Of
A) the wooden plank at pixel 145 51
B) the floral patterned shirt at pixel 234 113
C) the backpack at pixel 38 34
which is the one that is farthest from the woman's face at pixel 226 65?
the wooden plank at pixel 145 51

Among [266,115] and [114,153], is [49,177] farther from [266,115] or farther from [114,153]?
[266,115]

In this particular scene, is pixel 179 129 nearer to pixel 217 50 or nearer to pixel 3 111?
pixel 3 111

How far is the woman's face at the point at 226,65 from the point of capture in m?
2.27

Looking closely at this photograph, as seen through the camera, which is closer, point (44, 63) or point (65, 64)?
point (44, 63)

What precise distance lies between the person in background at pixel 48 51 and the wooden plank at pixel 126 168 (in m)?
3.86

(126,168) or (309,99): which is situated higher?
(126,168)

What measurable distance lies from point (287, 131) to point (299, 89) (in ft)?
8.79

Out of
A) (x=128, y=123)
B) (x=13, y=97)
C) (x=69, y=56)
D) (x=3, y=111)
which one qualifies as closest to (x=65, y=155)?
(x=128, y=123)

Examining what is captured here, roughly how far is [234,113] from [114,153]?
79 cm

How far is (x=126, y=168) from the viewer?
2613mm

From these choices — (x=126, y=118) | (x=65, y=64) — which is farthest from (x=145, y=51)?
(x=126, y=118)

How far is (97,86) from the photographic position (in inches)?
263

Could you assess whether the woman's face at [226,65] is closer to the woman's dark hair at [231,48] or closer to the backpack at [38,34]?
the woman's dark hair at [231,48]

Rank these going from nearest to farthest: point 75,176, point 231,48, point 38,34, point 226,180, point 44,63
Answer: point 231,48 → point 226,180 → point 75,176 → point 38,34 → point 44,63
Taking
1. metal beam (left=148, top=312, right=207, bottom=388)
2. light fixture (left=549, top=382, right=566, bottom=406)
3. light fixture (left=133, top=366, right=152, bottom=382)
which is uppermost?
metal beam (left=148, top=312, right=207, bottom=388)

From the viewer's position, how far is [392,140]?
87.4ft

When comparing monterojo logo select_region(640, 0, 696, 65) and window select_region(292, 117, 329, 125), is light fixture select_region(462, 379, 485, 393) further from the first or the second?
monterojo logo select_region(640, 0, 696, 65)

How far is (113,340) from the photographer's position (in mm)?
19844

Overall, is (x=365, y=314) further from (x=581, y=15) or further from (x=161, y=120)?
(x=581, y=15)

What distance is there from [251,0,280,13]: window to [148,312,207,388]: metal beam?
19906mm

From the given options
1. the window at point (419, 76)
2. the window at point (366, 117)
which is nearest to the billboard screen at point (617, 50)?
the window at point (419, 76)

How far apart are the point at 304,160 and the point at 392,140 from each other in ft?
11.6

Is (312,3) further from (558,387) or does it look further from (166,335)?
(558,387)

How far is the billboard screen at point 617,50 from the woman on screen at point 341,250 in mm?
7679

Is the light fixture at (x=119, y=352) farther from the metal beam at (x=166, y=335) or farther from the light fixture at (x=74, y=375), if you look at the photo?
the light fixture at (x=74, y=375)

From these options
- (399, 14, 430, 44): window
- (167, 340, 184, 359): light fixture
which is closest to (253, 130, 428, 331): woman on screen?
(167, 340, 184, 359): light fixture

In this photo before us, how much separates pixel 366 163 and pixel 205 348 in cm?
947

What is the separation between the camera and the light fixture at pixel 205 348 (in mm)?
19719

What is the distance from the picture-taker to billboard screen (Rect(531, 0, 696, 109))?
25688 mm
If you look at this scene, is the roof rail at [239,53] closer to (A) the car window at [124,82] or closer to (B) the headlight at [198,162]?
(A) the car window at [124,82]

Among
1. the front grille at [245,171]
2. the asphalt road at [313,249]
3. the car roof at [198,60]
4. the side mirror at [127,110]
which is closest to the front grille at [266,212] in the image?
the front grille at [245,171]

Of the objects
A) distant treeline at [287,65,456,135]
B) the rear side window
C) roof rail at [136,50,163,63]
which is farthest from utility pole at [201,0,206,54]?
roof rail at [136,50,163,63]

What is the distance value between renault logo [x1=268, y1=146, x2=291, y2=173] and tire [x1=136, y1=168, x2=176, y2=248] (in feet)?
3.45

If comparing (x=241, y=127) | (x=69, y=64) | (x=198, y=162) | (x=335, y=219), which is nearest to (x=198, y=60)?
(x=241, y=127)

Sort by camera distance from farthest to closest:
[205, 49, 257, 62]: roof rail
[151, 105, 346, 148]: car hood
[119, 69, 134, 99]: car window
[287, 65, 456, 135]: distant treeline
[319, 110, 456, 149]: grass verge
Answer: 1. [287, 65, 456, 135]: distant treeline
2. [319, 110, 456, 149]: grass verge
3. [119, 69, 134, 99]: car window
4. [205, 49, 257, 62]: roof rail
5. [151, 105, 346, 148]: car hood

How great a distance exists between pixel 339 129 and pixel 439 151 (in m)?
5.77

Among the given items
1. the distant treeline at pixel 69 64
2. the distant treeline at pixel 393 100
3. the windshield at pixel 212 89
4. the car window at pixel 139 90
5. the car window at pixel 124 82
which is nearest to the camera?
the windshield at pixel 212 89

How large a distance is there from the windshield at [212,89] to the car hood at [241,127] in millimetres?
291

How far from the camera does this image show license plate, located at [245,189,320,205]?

Work to do:
Copy the part of the records that opens with the line containing "Sort by camera" and runs through the end of the records, reproducing every line exactly.

Reply:
Sort by camera distance from farthest to closest:
[205, 49, 257, 62]: roof rail
[151, 105, 346, 148]: car hood
[119, 69, 134, 99]: car window
[287, 65, 456, 135]: distant treeline
[319, 110, 456, 149]: grass verge
Answer: 1. [287, 65, 456, 135]: distant treeline
2. [319, 110, 456, 149]: grass verge
3. [119, 69, 134, 99]: car window
4. [205, 49, 257, 62]: roof rail
5. [151, 105, 346, 148]: car hood

How great a distance exists between pixel 339 129 and pixel 439 151 (in m)?
5.77

Among the given items
1. the distant treeline at pixel 69 64
2. the distant treeline at pixel 393 100
3. the windshield at pixel 212 89
4. the car window at pixel 139 90
5. the car window at pixel 124 82
which is nearest to the camera?
the windshield at pixel 212 89

How large a distance is there from the windshield at [212,89] to the car hood at [241,127] in millimetres?
291

How far from the camera does this image show license plate, located at [245,189,320,205]?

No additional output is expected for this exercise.